The State of ESG at Exchange
Harp: These are all great answers, and because you brought up batteries, Joe, let’s pivot into ESG investing. ESG has become a strangely hot-button issue. It’s getting wrapped up in politics. What do you guys think the future of ESG investing is, and is ESG investing dead or transforming into something else?
Mallen: I think it’s all window dressing. I don’t believe it is a long-term factor towards performance. Honestly, I think when you look at actually putting it into practice, how do you determine what companies are good based upon what ESG component you’re looking for?
For example, I know ESG funds that own Chevron, because they’re taking an activist approach on working with Chevron to be more green when a lot of other funds completely screen it out because it’s Chevron. We’re just in this weird world. I think it’s a product to scratch an itch for clients. They want to feel like they’re doing good for the world with their investment. I said years ago, just wait till they have a market drawdown and that desire just kind of goes away. Once you realize you’re losing money, you’re not as interested in saving the world. So I know that might be contrarian, but it’s here to stay. It’s definitely going to be around, people are going to want it, and we’re going to provide it. But I think that’s all it is.
Stringer: We think the future of ESG is really highly uncertain. There are a lot of themes that come out from marketing guys trying to post up and sell stuff, and there’s a lot of gaming that can happen. As you mentioned, Chevron. There’s an argument to be made that, and I’ve heard this from equity analysts in the ESG space, who will say, “Well, you take Chevron and Exxon, Chevron might upgrade their parental leave policy just so they screen slightly better than Exxon.” Then, suddenly, Chevron gets more investment because of something that isn’t actually germane to their business.

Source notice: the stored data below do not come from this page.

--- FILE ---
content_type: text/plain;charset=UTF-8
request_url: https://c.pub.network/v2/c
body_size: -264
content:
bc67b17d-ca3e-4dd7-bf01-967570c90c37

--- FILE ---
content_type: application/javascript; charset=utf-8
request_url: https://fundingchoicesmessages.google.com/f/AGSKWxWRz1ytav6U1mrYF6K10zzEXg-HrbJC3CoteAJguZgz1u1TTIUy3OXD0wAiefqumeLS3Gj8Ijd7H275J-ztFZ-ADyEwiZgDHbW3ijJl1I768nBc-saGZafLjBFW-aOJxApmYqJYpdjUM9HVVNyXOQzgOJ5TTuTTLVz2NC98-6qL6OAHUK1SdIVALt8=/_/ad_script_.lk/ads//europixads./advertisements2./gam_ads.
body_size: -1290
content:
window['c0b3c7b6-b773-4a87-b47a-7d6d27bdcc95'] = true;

So, there’s a lot of ways to game this thing, and there’s very little consistency around what ESG means to people. Is it environmental? Is it social? Is it governance? Which one is more important than the other? We think the jury is certainly out, and the other thing about this is the political side. A lot of our clientele are older and more conservative, but they’re passing their wealth on over to a younger generation that might be more progressive. It may seem highly uncertain today, but maybe in 20 years it becomes a thing, or maybe it just slowly goes away.
Biegeleisen: We run two ESG strategies at the firm, and I think, Gary, you hit it on the head with the fact that there’s just no uniformity here. But I do think ESG will be a factor in the future only because that is going to be how businesses will have to operate to raise capital to sell their products and widgets. Customers — particularly in the United States and Europe, may demand that companies operate with a certain level of decorum around carbon transition and governance, and things of that nature.
Mallen: That’s a good way to put it. I mean, that’s probably the silver lining. All of the demand from the investor side is actually changing companies, at least the way they’re perceived.